Дедушка не отвечает. Он увязывает клетку.
Я толкаю тележку по Черной дороге. Черной мы называем ее потому, что выбрасываем на нее золу из нашей хлебной печи. Я не оглядываюсь и знаю почему. Я вижу, как ныряет в поросшую травой канаву дикий кролик. Может, самец, которого привлекает моя «сама». (Крольчиху у нас в степи называют «сама».) А может, у самца сейчас гон, и я смогу его поймать. Но самец не желает меня дожидаться. Не беда. Главное, что, пока я следил за ним, можно было не думать о доме. Я сразу направляю мысли в другое русло: скоро на моем пути будет ежевичник, а за ежевичником цветут мальвы. Вот и они должны помочь мне забыть родной дом.
Так я выбираюсь на гулитчское шоссе. Это мы называем его шоссе, а на самом деле это самая обыкновенная дорога, как и все наши дороги, разъезженная, разрытая четырехдюймовыми колесами углевозов. Когда моя тележка съезжает налево либо направо в такую колею, клетка с кроликами откровенно желает кувырнуться на землю, попадается даже такое место, где я должен выпустить из рук дышло и спешно подпереть боком клетку вместе с тележкой, чтобы они не опрокинулись.

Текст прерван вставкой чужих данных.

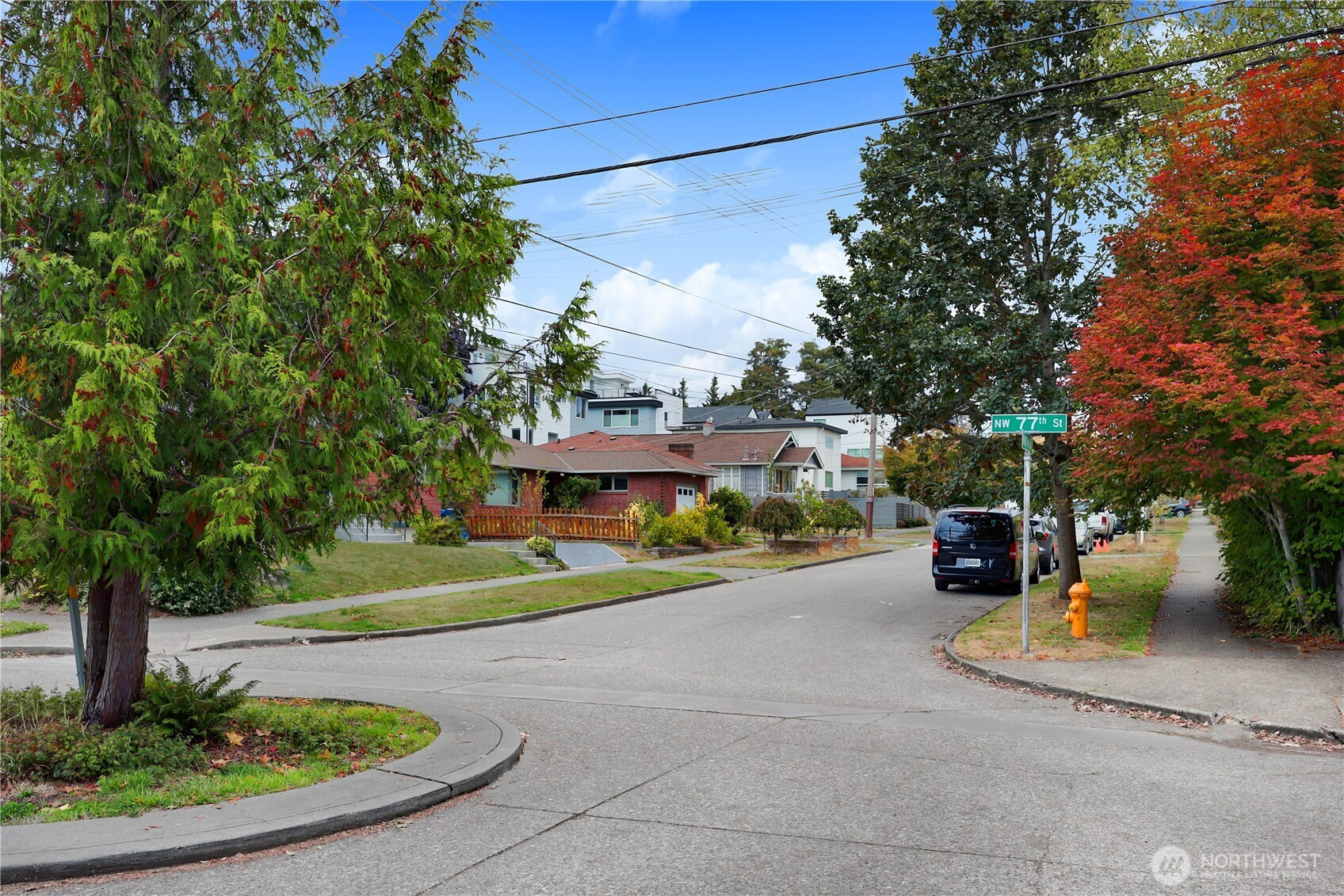 7721 Mary Avenue NW, Seattle, WA 98117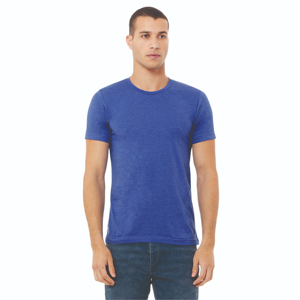 Men short sleeve t shirt soft cotton fabric crew <b>neck</b> relaxed fit great for everyday comfort gym wear or <b>travel</b> lifestyle outfit - Product Image 1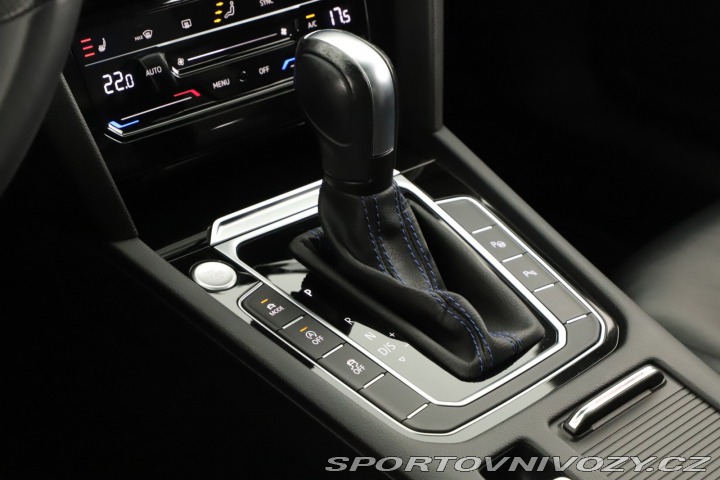 Volkswagen Arteon R-line R 2.0 TSI 4Motion 2022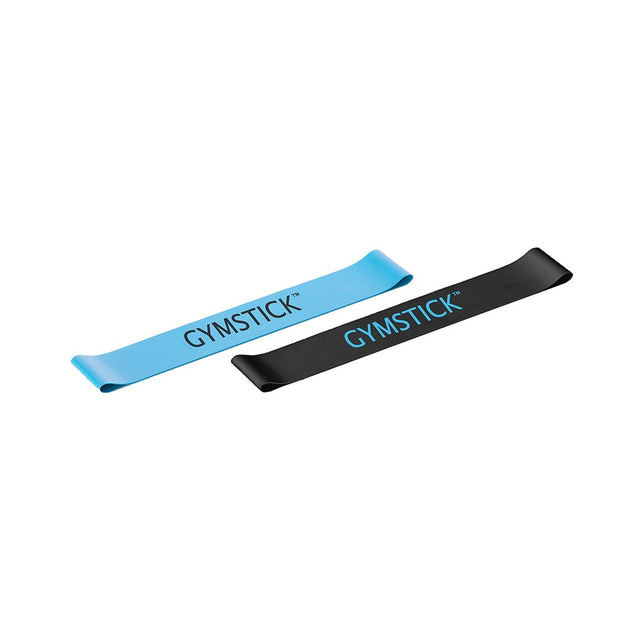 Active Mini Bands Set 2pcs - Gymstick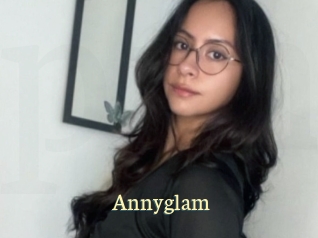 Annyglam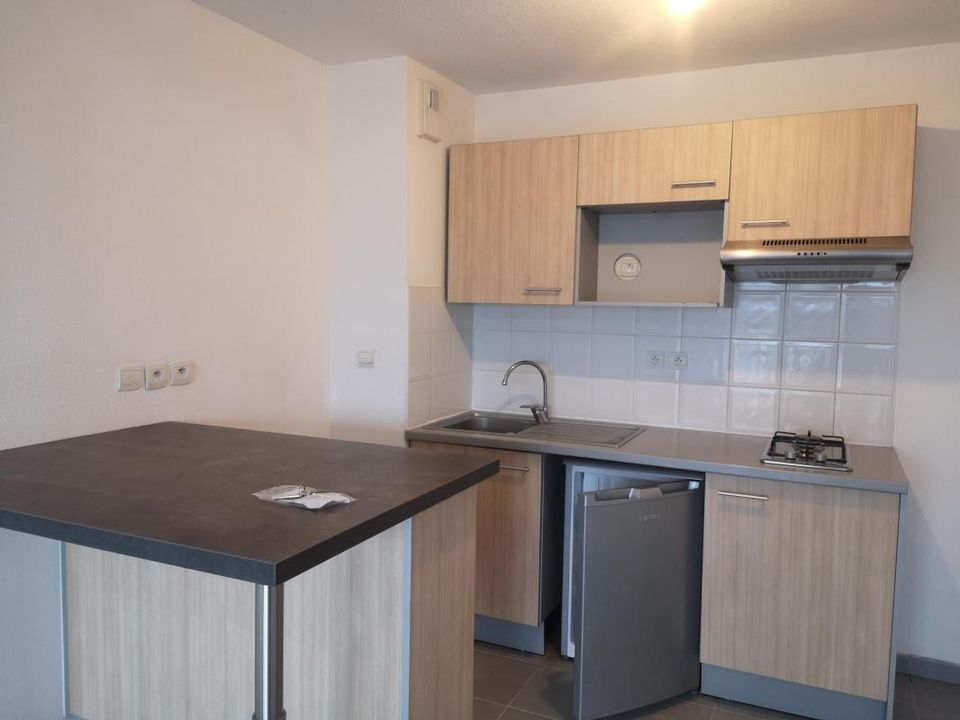 Apartament a Bruguières, Haute-Garonne - foto 1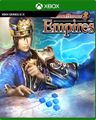 Carátula de DYNASTY WARRIORS 8 Empires - Xbox Series X|S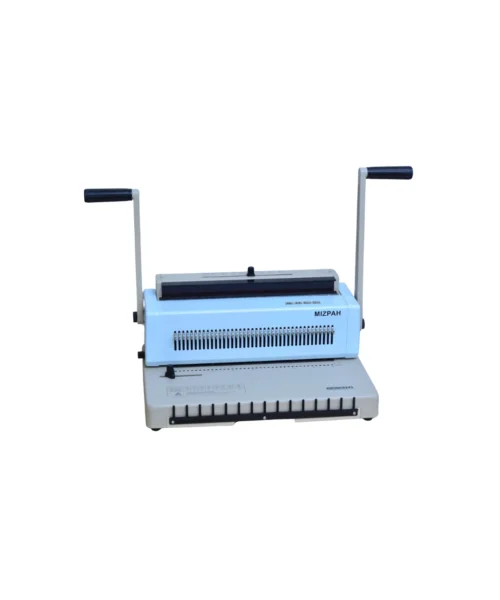 MIZPAH W25A GREY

Я верчу головой. Признаться, я так, самую малость, рассчитываю на помощь Белой дамы. Я ведь недалеко от Толстой Липы. Вертя головой, я вижу, как трепещет в мареве мой дом, родной дом, слышу предостережения матери, вижу слезы на глазах бабусеньки-полторусеньки, но, прежде чем до конца отдаться скорби, я вспоминаю слова дедушки: «Лучшей не придумаешь, ежели хотишь чего добиться».
Как долго я еще смогу удерживать тележку от падения? Дно клетки склизкое от впитавшейся в него кроличьей мочи. Руки у меня становятся ржаво-красного цвета. Я остался на свете один-одинешенек, нет у меня ни отца, ни матери, ни крыши над головой.
К тому же я вдруг спохватываюсь: ведь Цетчам-то и невдомек, что я к ним наладился, да не в гости, а насовсем. Еще вопрос, позволят ли они мне спать на кушетке в парадной горнице. А если дядя Эрнст захочет меня поцеловать? А что скажет моя сестра, когда, наигравшись, вернется домой и уже не застанет меня? А младшие братья, что они скажут? Они больше не признают меня, когда я потом заявлюсь к ним; а мне нельзя будет их одернуть, я буду для них просто гость, просто бедный, бездомный мальчишечка.